[Supplied records]
========
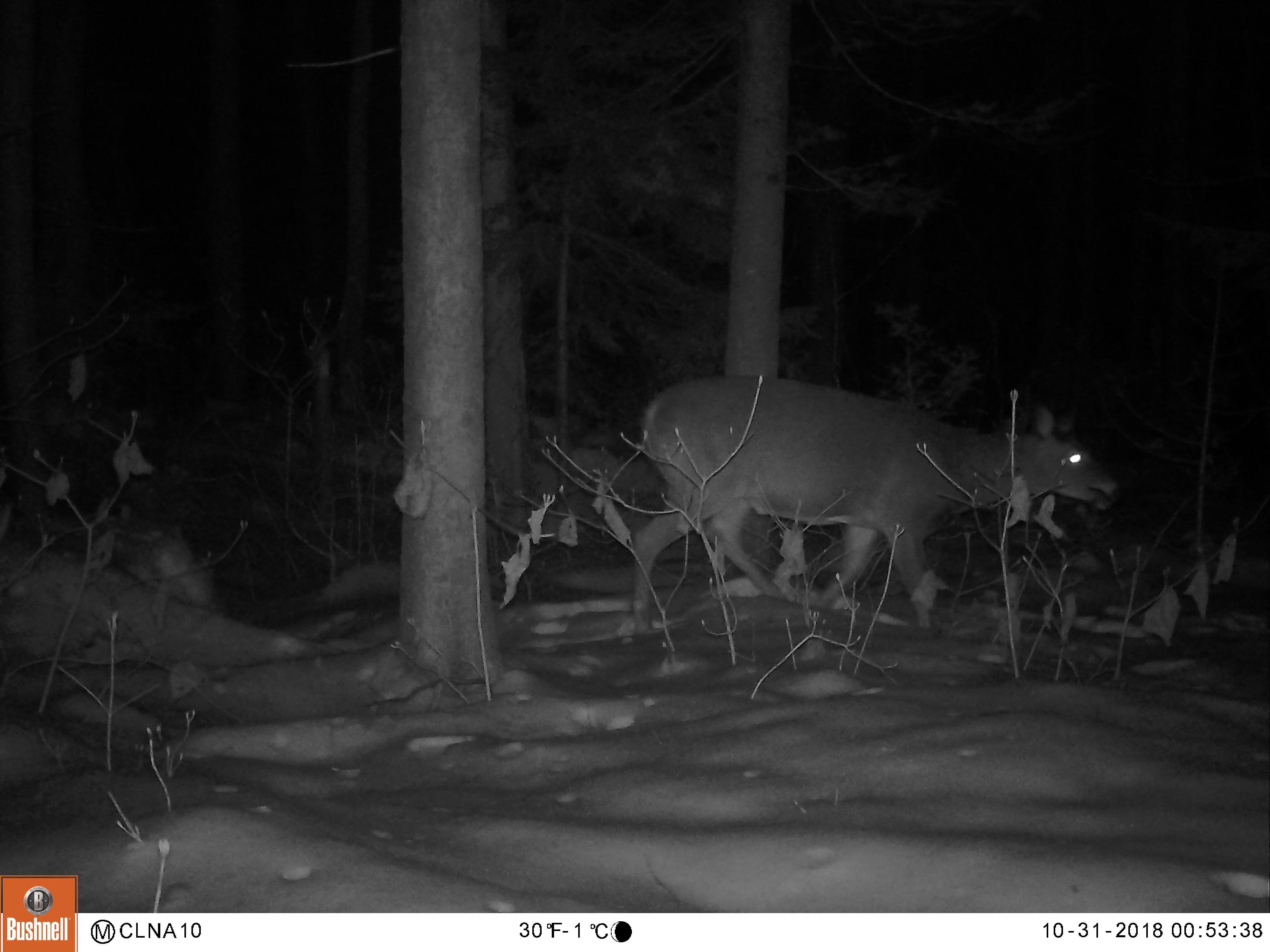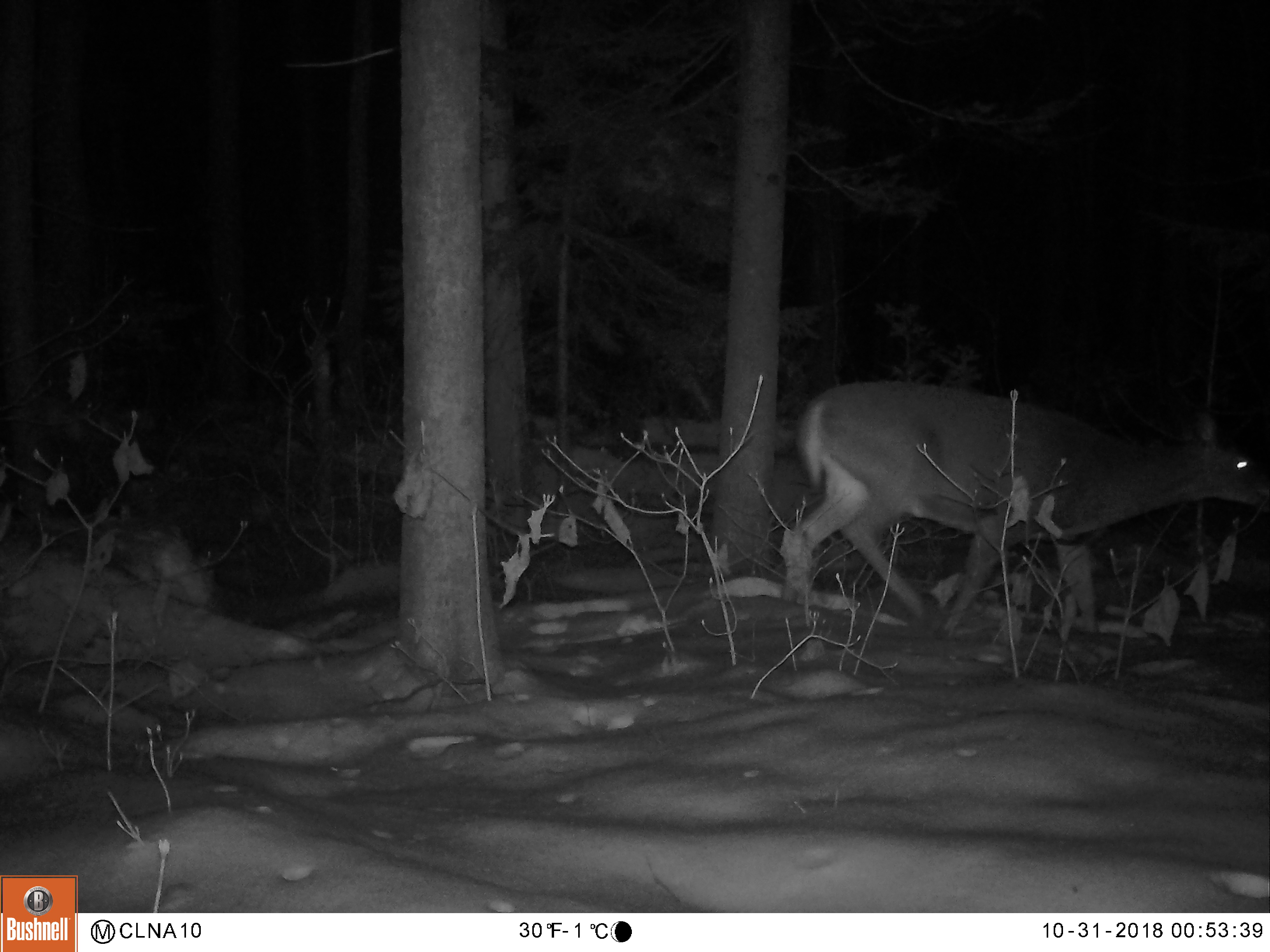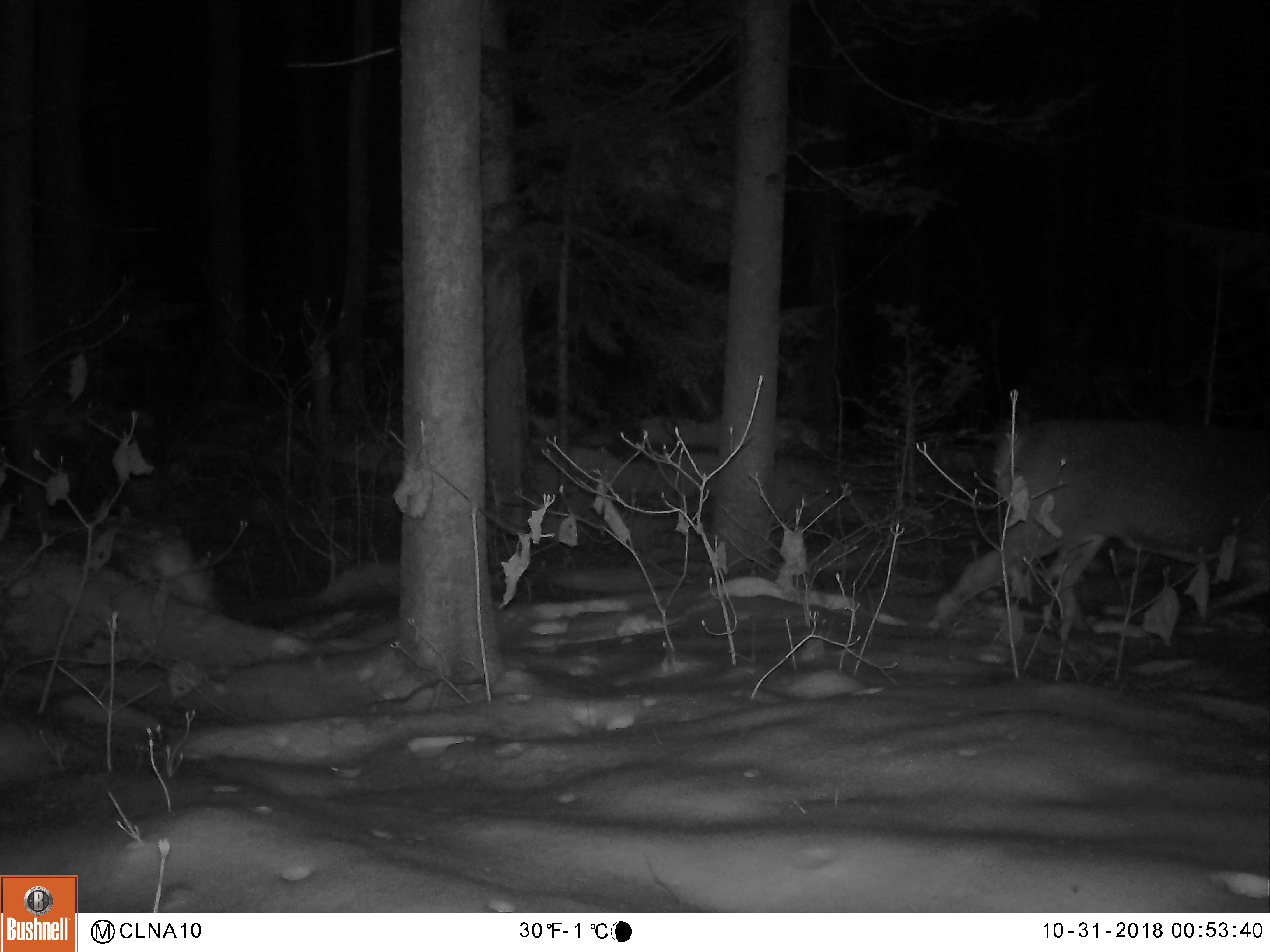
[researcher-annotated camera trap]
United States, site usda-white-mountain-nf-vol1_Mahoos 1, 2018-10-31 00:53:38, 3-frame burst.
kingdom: Animalia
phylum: Chordata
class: Mammalia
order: Artiodactyla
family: Cervidae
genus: Odocoileus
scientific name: Odocoileus virginianus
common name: white-tailed deer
White-tailed deer (Odocoileus virginianus).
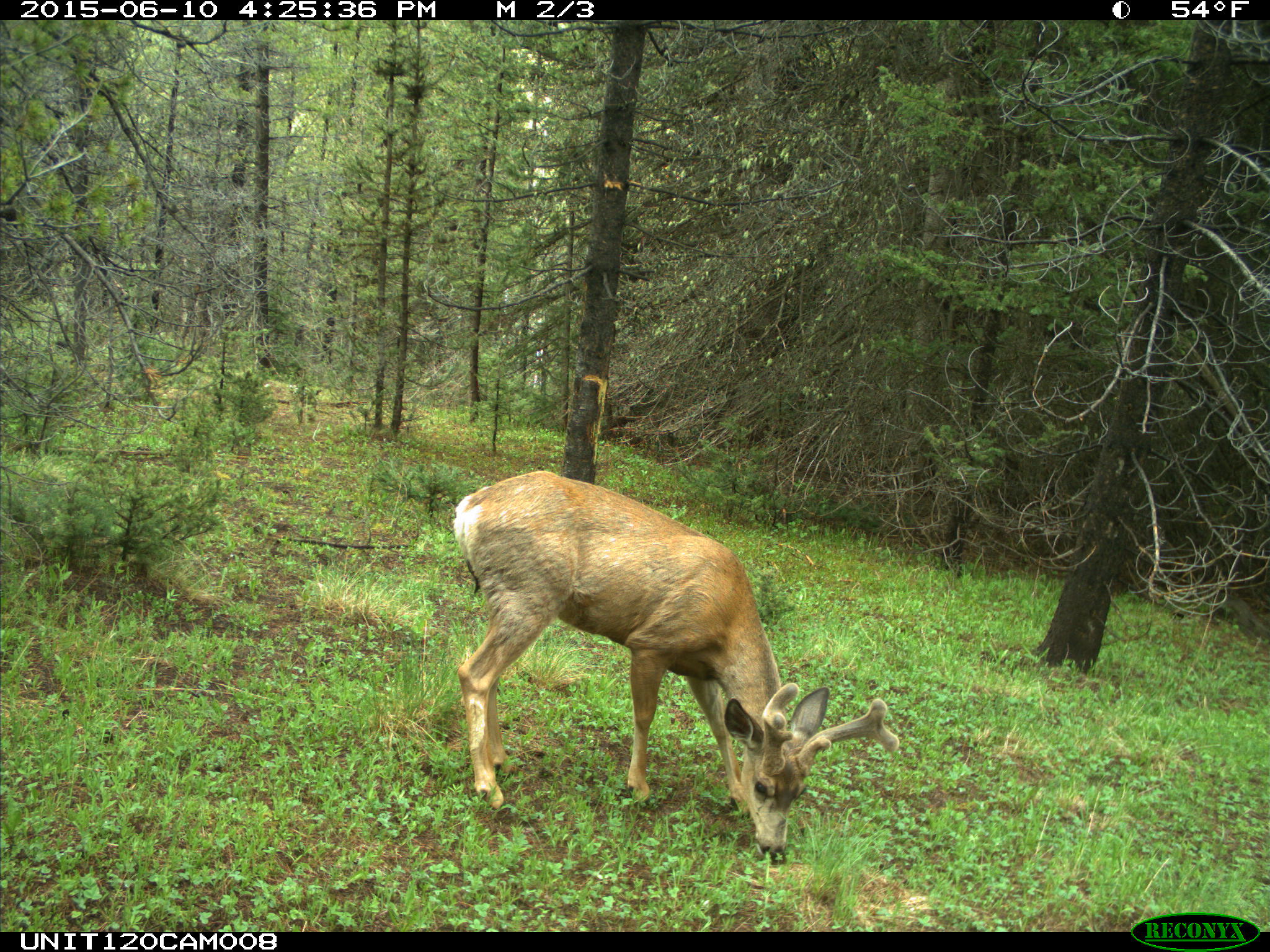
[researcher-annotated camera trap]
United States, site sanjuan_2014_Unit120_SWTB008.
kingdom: Animalia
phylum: Chordata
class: Mammalia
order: Artiodactyla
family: Cervidae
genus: Odocoileus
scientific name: Odocoileus hemionus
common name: mule deer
========
[Your objective] From the first line of the listing above, repeat every line through the one holding "scientific name: Odocoileus virginianus". Both ends count, and pictures stay out.

[Response below]
[researcher-annotated camera trap]
United States, site usda-white-mountain-nf-vol1_Mahoos 1, 2018-10-31 00:53:38, 3-frame burst.
kingdom: Animalia
phylum: Chordata
class: Mammalia
order: Artiodactyla
family: Cervidae
genus: Odocoileus
scientific name: Odocoileus virginianus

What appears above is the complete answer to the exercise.